(Dataset excerpts)
_ _ _
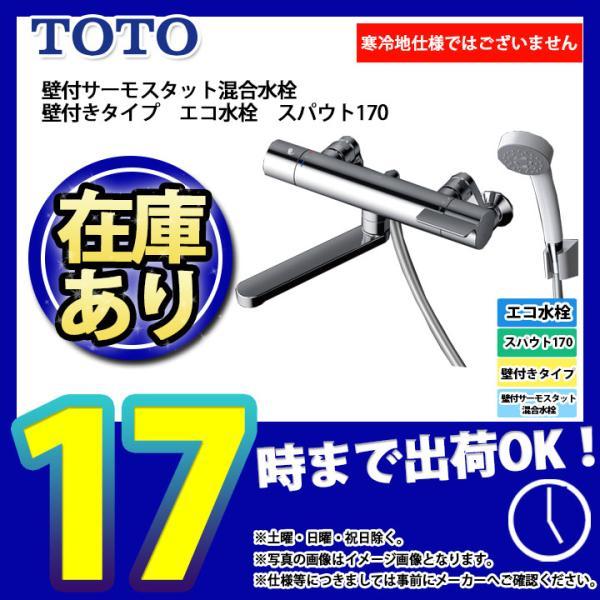 *あすつく TBV03401J TOTO浴室エコシャワー水栓蛇口サーモ付壁付きタイプエコ水栓スパウト170mm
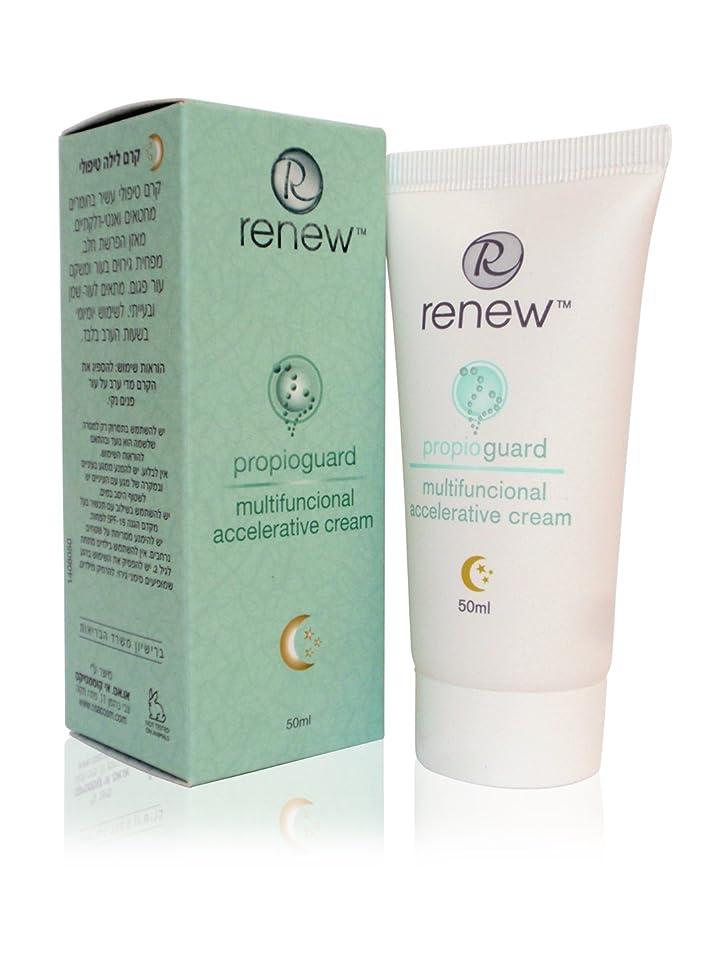 セメント開示する有用Renew Propioguard Multifunctional Accelerative Cream 50ml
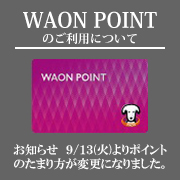 WAON POINTのご利用には会員登録が必要です!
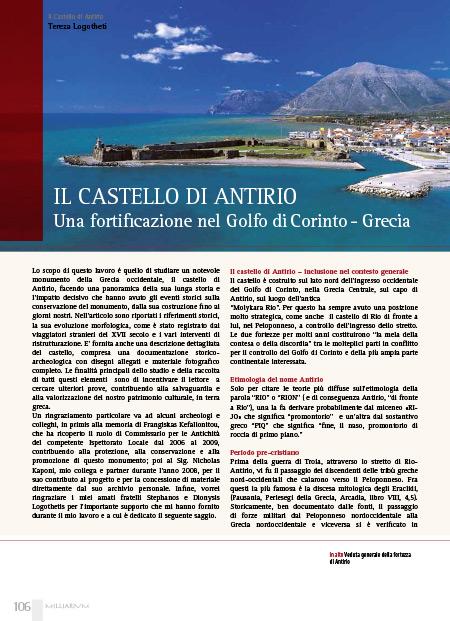 n12_castello_antirio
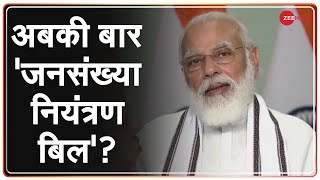India: Parliament के अगले Session में Population Control Bill लाए जाने की मांग | India Population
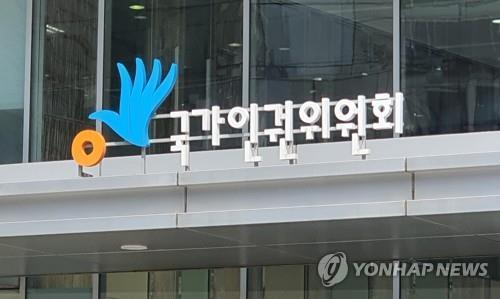 인권위, '파킨슨병 손님 흉내' 백화점 직원 인권교육 권고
_ _ _
» Exercise instructions:
When you come to the line containing "セメント開示する有用Renew Propioguard Multifunctional" in the records above, repeat that line and all lines after it exactly, but not the pictures.

» Result of the exercise:
 セメント開示する有用Renew Propioguard Multifunctional Accelerative Cream 50ml
 WAON POINTのご利用には会員登録が必要です!
 n12_castello_antirio
India: Parliament के अगले Session में Population Control Bill लाए जाने की मांग | India Population
 인권위, '파킨슨병 손님 흉내' 백화점 직원 인권교육 권고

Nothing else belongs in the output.